Sjællands Odde

Noch mehrere Tagen in Norsminde, verbracht mit Krebse fangen (und wieder freilassen), am Strand herum laufen etc..

Kurzes Segeln vor Nordminde mit Anna und Tom. Da sah man mal, wer wohin sieht: Die Regattaseglerin Anna gefühlte 70% der Zeit auf die Trimmfäden, der Eigener – äh, ja auch manchmal, doch eher sporadisch. Allerdings tut es beim Fahrtensegeln ja auch nicht weh, wenn man mal 2,3 Sekunden verschenkt.

Mit dem Boot zur Egå Marina. Wenig Wind, zwei Enkelkinder an Bord. Die letzten Meilen so gut wie ohne Wind, dafür mit Enkelkind auf dem Vordeck. Das andere im bootstypschen Halbschlaf.

Egå liegt etwas nördlich von Aarhus1. Es gibt dort Einkaufsmöglichkeiten für den täglichen Bedarf und auch Yachtausrüstung. Wir sind auf Egå gekommen, weil es anscheinend der einzige Ort in und bei Aarhus ist, wo wir Ersatz für die Gaspatrone der Rettungsweste bekommen haben, die der Skipper versehentlich ausgelöst hat. Nicht das erste Mal, aber immer wieder ärgerlich.

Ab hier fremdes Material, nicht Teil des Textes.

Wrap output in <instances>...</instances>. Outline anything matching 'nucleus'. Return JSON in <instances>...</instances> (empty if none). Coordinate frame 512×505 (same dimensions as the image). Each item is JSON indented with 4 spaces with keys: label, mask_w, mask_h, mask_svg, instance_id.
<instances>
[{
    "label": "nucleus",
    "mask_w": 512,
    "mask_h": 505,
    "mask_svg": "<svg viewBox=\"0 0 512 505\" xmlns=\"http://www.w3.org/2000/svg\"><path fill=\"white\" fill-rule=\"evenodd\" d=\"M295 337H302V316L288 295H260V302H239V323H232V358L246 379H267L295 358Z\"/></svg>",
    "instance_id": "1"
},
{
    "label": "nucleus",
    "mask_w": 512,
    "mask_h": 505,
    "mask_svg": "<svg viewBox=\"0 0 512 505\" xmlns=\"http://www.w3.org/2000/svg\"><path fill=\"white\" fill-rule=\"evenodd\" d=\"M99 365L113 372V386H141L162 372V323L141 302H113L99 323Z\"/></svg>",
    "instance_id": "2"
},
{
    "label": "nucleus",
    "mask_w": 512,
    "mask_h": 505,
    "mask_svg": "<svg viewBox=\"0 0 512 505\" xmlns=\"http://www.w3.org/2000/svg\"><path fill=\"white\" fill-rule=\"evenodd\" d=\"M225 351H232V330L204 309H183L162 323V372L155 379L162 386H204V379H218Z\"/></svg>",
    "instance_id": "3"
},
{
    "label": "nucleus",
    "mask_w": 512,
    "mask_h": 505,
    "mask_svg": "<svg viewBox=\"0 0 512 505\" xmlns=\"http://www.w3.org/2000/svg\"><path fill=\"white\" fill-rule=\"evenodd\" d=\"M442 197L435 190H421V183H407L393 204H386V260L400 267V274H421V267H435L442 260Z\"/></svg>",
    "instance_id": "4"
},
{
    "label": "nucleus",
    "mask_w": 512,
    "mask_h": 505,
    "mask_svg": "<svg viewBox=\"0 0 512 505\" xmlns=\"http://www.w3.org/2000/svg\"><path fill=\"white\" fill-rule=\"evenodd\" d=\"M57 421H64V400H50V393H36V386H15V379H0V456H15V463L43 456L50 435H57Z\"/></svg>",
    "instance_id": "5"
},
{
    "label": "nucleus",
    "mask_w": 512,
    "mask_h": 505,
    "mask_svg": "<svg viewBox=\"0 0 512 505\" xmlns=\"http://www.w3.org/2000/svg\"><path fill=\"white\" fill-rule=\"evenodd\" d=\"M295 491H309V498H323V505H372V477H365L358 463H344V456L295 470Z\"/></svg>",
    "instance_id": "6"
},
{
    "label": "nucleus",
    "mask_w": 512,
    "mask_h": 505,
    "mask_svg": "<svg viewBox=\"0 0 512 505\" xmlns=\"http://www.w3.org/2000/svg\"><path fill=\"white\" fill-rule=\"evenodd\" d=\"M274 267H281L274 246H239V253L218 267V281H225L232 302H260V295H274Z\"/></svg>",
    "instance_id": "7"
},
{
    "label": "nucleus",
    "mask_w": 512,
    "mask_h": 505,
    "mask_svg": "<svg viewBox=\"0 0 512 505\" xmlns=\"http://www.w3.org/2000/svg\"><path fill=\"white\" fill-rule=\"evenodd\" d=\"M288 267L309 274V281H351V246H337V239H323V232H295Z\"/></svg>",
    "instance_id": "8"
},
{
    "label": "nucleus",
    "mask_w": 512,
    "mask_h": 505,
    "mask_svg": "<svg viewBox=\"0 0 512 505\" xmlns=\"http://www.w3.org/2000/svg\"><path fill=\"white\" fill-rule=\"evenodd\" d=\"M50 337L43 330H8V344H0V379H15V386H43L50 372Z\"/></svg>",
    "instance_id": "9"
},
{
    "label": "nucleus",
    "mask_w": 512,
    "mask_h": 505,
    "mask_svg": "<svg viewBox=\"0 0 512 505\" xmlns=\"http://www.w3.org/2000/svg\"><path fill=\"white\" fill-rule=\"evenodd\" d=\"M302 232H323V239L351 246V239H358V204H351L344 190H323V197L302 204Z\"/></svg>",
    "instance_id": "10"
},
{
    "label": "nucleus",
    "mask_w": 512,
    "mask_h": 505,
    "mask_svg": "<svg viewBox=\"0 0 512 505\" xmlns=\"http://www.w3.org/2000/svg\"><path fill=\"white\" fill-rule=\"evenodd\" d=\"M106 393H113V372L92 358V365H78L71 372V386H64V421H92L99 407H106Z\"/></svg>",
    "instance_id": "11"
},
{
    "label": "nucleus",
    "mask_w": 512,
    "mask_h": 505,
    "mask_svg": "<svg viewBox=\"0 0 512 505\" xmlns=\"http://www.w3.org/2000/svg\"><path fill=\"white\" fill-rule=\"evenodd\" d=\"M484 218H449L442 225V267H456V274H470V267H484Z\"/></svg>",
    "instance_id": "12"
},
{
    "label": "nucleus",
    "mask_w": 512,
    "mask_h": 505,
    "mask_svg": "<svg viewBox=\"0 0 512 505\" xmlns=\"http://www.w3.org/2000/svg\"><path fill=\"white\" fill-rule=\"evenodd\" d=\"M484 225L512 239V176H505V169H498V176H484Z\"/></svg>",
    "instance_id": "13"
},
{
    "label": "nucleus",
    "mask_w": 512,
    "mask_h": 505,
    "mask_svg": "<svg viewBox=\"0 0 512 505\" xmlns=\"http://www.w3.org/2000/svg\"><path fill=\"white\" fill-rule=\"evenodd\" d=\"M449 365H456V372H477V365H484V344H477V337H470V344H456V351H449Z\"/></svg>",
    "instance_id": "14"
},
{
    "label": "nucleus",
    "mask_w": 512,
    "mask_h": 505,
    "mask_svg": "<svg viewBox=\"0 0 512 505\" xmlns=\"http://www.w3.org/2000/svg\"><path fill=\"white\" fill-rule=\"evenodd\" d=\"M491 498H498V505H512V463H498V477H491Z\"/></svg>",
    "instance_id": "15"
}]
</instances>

Die Marina von Egaa, äh Egå, erwies sich als groß, nüchtern, mit allem nötigen ausgestattet, aber langweilig. Offensichtlich kein Ziel für herumirrende Gastsegler. Zumindest im Kontrast: Wenn man, wie wir, mit dem Bus von der engen Marina Marelisborg in Aarhus kommt, wirkt Egå gar nicht  so schlecht. Wenn man mit dem Boot aus dem schönen Norsminde kommt, eben ein Parkplatz für Boote.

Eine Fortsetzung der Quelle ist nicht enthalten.